======== Data block

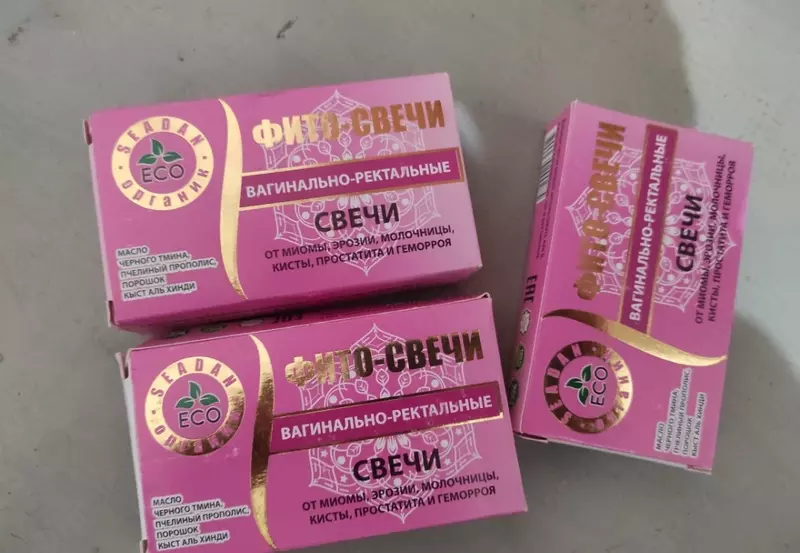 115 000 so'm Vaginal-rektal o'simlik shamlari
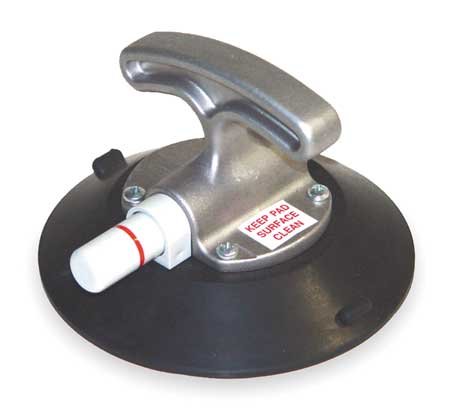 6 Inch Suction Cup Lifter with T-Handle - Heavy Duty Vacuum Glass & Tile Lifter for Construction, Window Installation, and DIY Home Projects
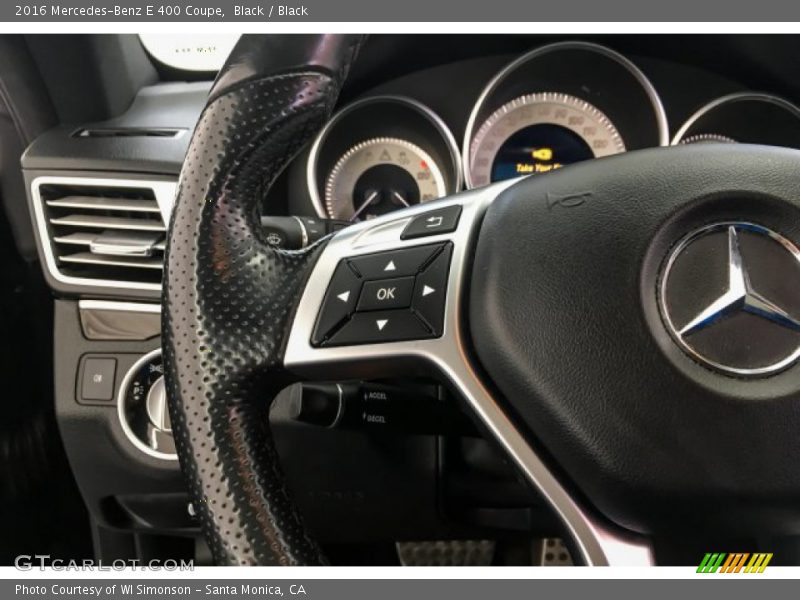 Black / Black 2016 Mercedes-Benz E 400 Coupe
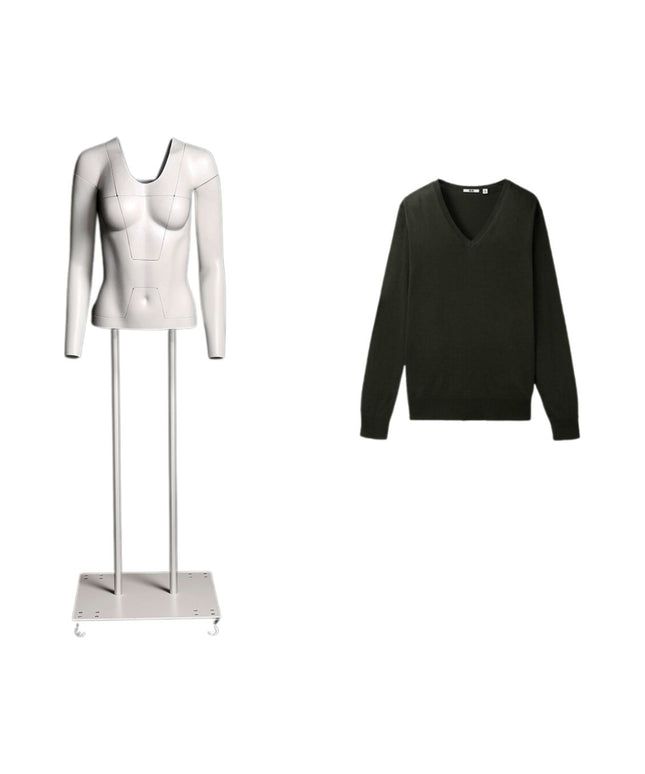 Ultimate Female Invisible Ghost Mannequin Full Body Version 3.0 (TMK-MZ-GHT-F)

================

● **Exercise description**
Give back the whole of the material exactly, with the pictures removed.

● **Finished task**
 115 000 so'm Vaginal-rektal o'simlik shamlari
 6 Inch Suction Cup Lifter with T-Handle - Heavy Duty Vacuum Glass & Tile Lifter for Construction, Window Installation, and DIY Home Projects
 Black / Black 2016 Mercedes-Benz E 400 Coupe
 Ultimate Female Invisible Ghost Mannequin Full Body Version 3.0 (TMK-MZ-GHT-F)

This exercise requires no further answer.